Là encore, il est utile voire nécessaire de rappeler cette évidence : Homo Faber a besoin de sa « dimension de l’œuvre » pour exister, et, partant, d’une forme de reconnaissance sociale, de cette estime sociale qui se joue dans nos vies professionnelles. Il apparaît ainsi que la « lutte pour la reconnaissance », thèse du philosophe et sociologue allemand Axel Honneth, demeure la colonne vertébrale de nos motivations : agir pour obtenir la reconnaissance de nos pairs, de nos « communautés », de nos managers… En ce sens, les jeunes actifs interrogés manifestent très clairement leur besoin de reconnaissance.
Si l’on partage ce qui précède, il va donc nous falloir faire preuve d’innovation pour imaginer, dans et en périphérie de l’entreprise, de nouvelles formes de reconnaissance, plus collectives, plus en lien avec le monde digital et plus connectées à la responsabilité sociétale de l’entreprise tout autant qu’à ses enjeux de transformation – ce qui n’est pas antinomique.
Equilibre vie pro – vie perso : l’éternelle quête
« On constate aujourd’hui une grande porosité des sphères de vie », indique Arnaud Vallin. Ainsi 54% des jeunes en emploi effectuent des tâches personnelles durant leur travail et 47% des tâches professionnelles en dehors de leur temps de travail ; 45% d’entre eux ont le sentiment que leurs préoccupations personnelles impactent leur concentration au travail. Pour autant, ils sont 75% à estimer parvenir à concilier vie privée et vie professionnelle, résultat éminemment positif qui est peut-être le juste produit des efforts consentis par les grands groupes notamment au bénéfice de leurs salariés – mais sans doute aussi le signe d’une exigence de plus en plus forte qu’ils manifestent à l’égard de cet équilibre.
Cette observation est intéressante, car elle souligne cette porosité de plus en forte entre les deux sphères qui conduit des entreprises à adopter, notamment, des « droits à la déconnexion » – c’est le cas par exemple chez BNP Paribas Cardif.
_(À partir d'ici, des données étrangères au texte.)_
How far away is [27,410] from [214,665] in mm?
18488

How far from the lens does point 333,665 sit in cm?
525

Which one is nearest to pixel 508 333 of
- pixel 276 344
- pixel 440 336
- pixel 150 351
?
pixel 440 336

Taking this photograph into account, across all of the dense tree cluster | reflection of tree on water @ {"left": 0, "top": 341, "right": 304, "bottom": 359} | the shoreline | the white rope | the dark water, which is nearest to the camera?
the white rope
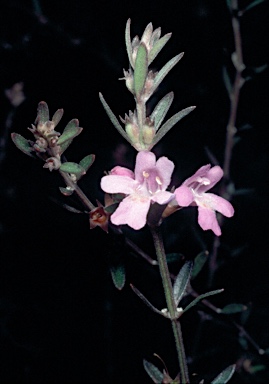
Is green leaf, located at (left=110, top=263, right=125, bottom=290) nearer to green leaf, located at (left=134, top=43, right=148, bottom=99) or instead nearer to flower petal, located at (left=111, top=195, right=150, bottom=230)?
flower petal, located at (left=111, top=195, right=150, bottom=230)

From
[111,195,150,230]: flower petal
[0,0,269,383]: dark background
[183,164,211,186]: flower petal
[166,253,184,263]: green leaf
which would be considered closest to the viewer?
[111,195,150,230]: flower petal

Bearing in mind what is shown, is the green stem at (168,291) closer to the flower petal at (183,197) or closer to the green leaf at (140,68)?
the flower petal at (183,197)

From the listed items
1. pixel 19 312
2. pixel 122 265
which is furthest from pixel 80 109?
pixel 122 265

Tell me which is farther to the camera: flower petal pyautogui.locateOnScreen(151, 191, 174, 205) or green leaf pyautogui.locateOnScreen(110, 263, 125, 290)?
green leaf pyautogui.locateOnScreen(110, 263, 125, 290)

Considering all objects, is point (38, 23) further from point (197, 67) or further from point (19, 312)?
point (19, 312)

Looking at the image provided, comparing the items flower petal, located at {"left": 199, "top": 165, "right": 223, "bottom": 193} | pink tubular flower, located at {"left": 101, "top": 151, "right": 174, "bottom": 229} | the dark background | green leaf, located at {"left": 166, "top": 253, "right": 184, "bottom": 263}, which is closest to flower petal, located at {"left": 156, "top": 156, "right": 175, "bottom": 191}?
pink tubular flower, located at {"left": 101, "top": 151, "right": 174, "bottom": 229}

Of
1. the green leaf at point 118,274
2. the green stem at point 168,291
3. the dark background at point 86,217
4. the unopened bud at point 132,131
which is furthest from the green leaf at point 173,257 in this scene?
the dark background at point 86,217
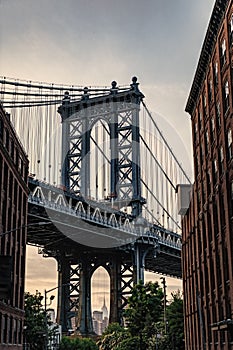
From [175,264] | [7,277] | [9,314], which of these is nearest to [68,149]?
[175,264]

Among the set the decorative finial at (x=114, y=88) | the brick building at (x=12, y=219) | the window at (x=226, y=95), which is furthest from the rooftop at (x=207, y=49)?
the decorative finial at (x=114, y=88)

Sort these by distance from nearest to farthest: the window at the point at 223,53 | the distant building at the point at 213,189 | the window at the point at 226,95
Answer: the distant building at the point at 213,189
the window at the point at 226,95
the window at the point at 223,53

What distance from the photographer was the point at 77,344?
107938 mm

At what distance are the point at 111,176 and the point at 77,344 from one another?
103ft

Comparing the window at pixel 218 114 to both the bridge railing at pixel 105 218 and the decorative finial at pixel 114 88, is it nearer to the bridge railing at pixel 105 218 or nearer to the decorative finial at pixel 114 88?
the bridge railing at pixel 105 218

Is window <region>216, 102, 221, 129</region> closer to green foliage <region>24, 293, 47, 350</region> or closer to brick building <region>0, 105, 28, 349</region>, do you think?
brick building <region>0, 105, 28, 349</region>

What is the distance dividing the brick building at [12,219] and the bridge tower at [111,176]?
46674mm

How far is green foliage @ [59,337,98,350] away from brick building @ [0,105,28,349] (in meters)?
44.1

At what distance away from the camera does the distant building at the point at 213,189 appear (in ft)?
132

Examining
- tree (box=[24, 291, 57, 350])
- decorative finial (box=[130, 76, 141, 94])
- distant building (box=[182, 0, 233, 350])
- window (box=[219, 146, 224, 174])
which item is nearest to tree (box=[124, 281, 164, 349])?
tree (box=[24, 291, 57, 350])

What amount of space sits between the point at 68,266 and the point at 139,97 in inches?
1475

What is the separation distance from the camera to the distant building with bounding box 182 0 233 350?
4019cm

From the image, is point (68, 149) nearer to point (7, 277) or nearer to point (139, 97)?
point (139, 97)

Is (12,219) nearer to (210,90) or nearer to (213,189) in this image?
(213,189)
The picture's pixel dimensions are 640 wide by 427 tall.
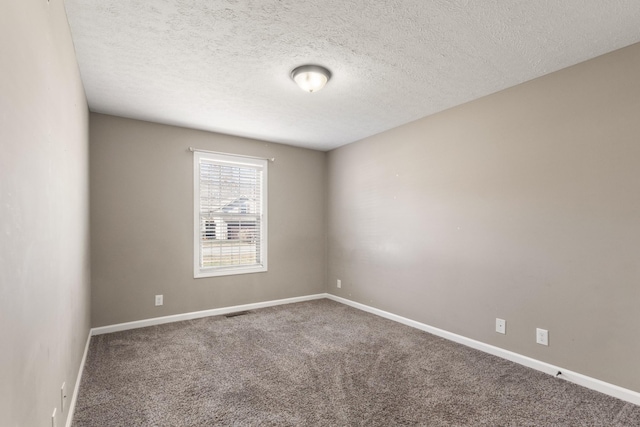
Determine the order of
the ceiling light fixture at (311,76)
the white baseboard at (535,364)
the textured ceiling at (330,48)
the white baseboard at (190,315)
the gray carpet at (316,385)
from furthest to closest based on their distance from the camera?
1. the white baseboard at (190,315)
2. the ceiling light fixture at (311,76)
3. the white baseboard at (535,364)
4. the gray carpet at (316,385)
5. the textured ceiling at (330,48)

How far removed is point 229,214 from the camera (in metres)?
4.52

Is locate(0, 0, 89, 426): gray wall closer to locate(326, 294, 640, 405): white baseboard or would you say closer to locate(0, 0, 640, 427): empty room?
locate(0, 0, 640, 427): empty room

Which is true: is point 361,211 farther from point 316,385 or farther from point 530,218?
point 316,385

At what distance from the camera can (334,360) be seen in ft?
9.51

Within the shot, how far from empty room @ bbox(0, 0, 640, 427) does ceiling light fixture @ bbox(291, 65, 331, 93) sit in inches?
1.0

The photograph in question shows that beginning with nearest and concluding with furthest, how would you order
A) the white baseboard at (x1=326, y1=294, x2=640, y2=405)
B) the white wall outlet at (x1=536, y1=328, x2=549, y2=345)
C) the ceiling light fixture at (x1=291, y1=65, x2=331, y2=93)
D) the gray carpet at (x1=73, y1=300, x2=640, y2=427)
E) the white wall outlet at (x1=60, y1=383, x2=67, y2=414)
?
1. the white wall outlet at (x1=60, y1=383, x2=67, y2=414)
2. the gray carpet at (x1=73, y1=300, x2=640, y2=427)
3. the white baseboard at (x1=326, y1=294, x2=640, y2=405)
4. the ceiling light fixture at (x1=291, y1=65, x2=331, y2=93)
5. the white wall outlet at (x1=536, y1=328, x2=549, y2=345)

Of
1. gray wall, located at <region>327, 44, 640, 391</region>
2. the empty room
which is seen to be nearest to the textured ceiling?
the empty room

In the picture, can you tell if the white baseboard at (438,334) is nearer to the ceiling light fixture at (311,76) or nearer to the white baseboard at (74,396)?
the white baseboard at (74,396)

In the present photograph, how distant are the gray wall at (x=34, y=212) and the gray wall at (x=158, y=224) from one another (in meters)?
1.69

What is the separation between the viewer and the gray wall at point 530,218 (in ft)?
7.64

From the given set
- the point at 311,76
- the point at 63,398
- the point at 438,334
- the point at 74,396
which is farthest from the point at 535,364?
the point at 74,396

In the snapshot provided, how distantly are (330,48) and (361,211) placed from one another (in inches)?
104

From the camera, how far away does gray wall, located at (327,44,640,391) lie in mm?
2328

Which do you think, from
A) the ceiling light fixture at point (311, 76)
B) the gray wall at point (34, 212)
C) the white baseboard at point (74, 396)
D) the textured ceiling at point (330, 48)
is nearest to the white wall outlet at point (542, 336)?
the textured ceiling at point (330, 48)
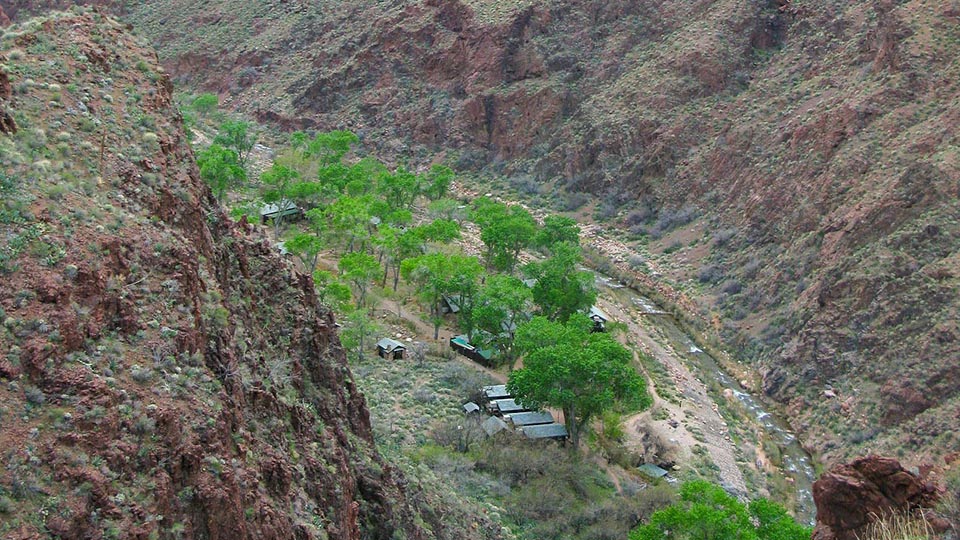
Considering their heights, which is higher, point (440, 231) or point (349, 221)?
point (349, 221)

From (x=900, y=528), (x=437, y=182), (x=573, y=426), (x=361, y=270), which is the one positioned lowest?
(x=573, y=426)

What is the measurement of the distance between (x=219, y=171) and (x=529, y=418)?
1047 inches

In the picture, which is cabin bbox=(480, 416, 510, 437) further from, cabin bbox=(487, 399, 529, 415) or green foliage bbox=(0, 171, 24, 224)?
green foliage bbox=(0, 171, 24, 224)

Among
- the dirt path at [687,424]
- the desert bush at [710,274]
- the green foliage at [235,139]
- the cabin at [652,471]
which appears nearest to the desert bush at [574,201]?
the desert bush at [710,274]

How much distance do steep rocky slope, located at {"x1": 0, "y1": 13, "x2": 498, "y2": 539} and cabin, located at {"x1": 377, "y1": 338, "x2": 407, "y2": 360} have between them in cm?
1896

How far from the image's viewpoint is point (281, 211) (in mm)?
55156

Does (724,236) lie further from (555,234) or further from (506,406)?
(506,406)

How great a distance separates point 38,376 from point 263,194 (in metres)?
47.0

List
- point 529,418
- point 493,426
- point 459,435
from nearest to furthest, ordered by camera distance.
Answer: point 459,435 < point 493,426 < point 529,418

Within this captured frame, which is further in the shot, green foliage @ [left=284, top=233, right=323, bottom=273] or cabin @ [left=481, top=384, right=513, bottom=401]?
green foliage @ [left=284, top=233, right=323, bottom=273]

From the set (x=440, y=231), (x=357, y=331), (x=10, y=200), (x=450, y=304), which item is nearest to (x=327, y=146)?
(x=440, y=231)

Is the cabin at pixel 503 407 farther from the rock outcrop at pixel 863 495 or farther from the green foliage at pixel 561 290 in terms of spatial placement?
the rock outcrop at pixel 863 495

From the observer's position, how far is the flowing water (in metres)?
36.8

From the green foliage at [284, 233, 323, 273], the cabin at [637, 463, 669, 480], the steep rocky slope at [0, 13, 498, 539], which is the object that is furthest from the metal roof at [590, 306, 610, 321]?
the steep rocky slope at [0, 13, 498, 539]
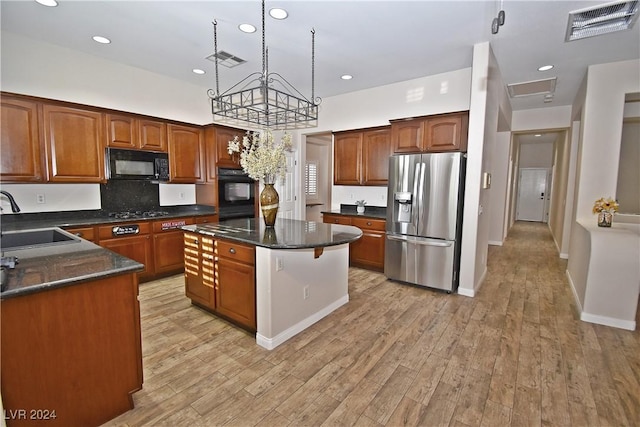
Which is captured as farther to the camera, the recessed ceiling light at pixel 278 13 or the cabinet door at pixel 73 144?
the cabinet door at pixel 73 144

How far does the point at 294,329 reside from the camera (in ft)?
8.72

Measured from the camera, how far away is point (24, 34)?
10.3 ft

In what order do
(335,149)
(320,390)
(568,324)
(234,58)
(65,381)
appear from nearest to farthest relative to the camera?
(65,381), (320,390), (568,324), (234,58), (335,149)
Plus globalement, le fait de fixer des règles de bonne conduite, comme l’interdiction des réunions après 17h, tend à se développer dans les grandes entreprises (cela se fait dans certaines entités à la SNCF). En ce sens, parler de « symétrie des attentions » ou, comme je le fais, de « care », n’a aucune portée si des considérations aussi pratiques ne font pas l’objet d’un consensus.
In fine, on retrouve ici l’expression de l’affaissement d’un mythe, celui de l’entreprise perçue comme un monde clos, déconnecté de la vie des personnes, alors que les frontières semblent abolies de plus en plus – digital oblige (je consulte à titre personnel un réseau social sur le lieu de travail versus je consulte mes mails professionnels en soirée ou le week-end…). Notre étude rappelle donc opportunément combien cette « illusion du management » tend à s’effacer au bénéfice d’une vision plus polychrome de l’univers de l’entreprise.